Retoma el mensaje espiritual titulado «Metáforas» y continúalo a partir de su última frase.

═══ Texto de origen

Metáforas

17 – 10 – 1910  – 23.

Dios aumente vuestra fe y conforte vuestros espíritus!

¡Bendito Padre celestial! ¡Vos que habéis creado el cielo, la tierra y cuanto hay en el Universo, y al hombre, para que pueda disfrutar de cuan­to hay en la hermosa Naturaleza, loado mil y mil veces seáis. Yo os tributo adoración desde el fondo de mi alma, e invito a la natu­raleza entera para que os reconozca humildemente por lo que sois!

Este, por lo general, es el voto que formulan los espíritus al tomar materia; pero, por desgracia, se suelen olvidar de él cuando habrían de darle cumplimiento. Se dejan dominar por el afán de goces materiales. Si fuesen más creyentes y redujeran sus propó­sitos al encarnar, no sucedería lo que sucede. Quieren ser héroes, y mártires, y se consideran con fuerzas para ello; sin darse cuenta que se necesita más fortaleza para dejarse martirizar, que para ser el martirizador de muchos. Luego sucede lo que es inevitable, que, puestos a prueba, sucumben. Arrastrados por el orgullo y el vicio, olvidan las promesas que hicieron ante el Padre o sus envia­dos, creyendo que nada les haría separar del camino de salvación.

Cuando estos seres se hayan despojado de la caparazón que les envuelve, debida al incumplimiento de sus promesas; cuando hayan dejado el egoísmo y la sed de goces, entonces encontrarán el camino del progreso y en él podrán desarrollar su entendimiento, porque estarán en la senda de la perfección, serán buenos cristia­nos y predicarán y practicarán el Evangelio.

Mi venida a la Tierra está anunciada por varios profetas; pero los hombres han interpretado las Sagradas Escrituras tan a su ma­nera, que esto ha sido causa de que muchos no sepan donde diri­girse y se confundan en un mar de dudas. Si los que se titulan mis Apóstoles hubieran marcado bien las líneas del cumplimiento del deber, y si hubieran interpretado rectamente la Escritura, muchos de los sometidos a su custodia no se hubieran equivocado, y mu­chas almas no gemirían por las consecuencias de sus desaciertos.

No está lejano el día del cumplimiento de lo anunciado, y mucha gente, atemorizada por el porvenir, querrán huir y no sabrán a donde, porque en todas partes les perseguirá el mismo malestar. ¡Cuántos habrá que en medio de sus sufrimientos buscarán la muerte, y no la hallarán! Mucho tendrán que sufrir, y algunos se­rán víctimas de sus propias víctimas, por no haberles enseñado la doctrina de Jesús;                                                                                   

Si los sabios de aquel entonces me hubiesen comprendido y hubiesen practicado lo que era de Dios, no hubiera habido necesi­dad de mi nueva venida; pero como la humanidad ha seguido in­crédula, es necesario que me manifieste claramente para que la muchedumbre pueda ver que es cierto lo que elevados espíritus han dicho, confirmando mi promesa de que «Cuando vendrá el Espíritu de Verdad os declarará toda verdad, porque no hablará de sí mismo, sino que hablará lo que oyere y os hará saber las cosas venideras». (Juan, XVI, 13).

══════
═══ Datos proporcionados

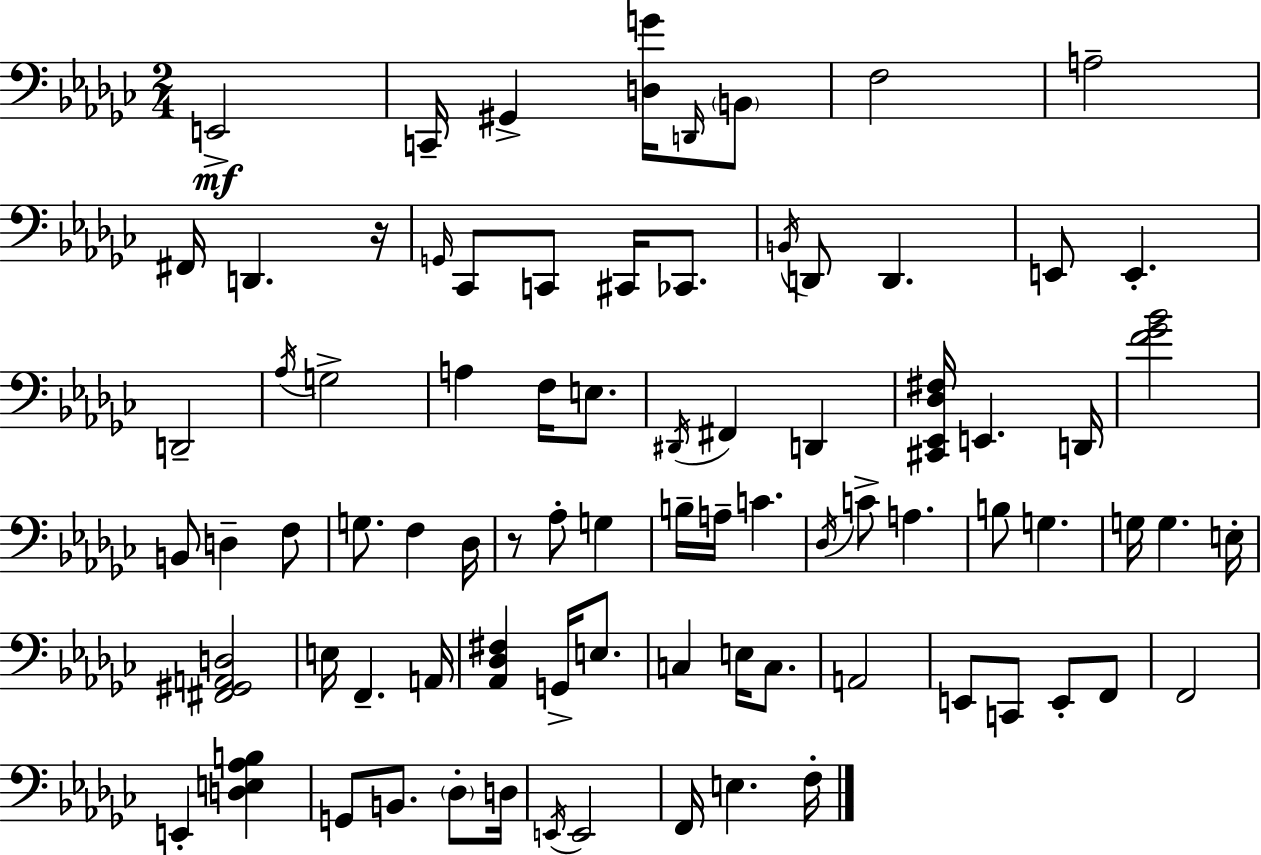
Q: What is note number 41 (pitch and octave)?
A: C4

══════

» Respuesta:
¡Gracias a la gran misericordia del Padre, que para la salva­ción de todos sus hijos ha establecido la reencarnación, teniendo por este medio suficiente tiempo para ver los errores, enmendarlos y reconciliarse de todas cuantas faltas hayan cometido! Hermanos míos, ¿qué hubiera sido de los espíritus, si Dios no los hubiese creado para el progreso, y no hubiese tenido misericordia de todos cuando estábamos en el atraso y en planetas más inferiores que la Tierra? Para el progreso del mundo fue necesario que el Hijo del Verbo viniera a sufrir y a enseñar a sufrir, al obje­to de que, despertando a los hombres a las puras emotividades del alma, tuvieran las bienaventuranzas significado positivo.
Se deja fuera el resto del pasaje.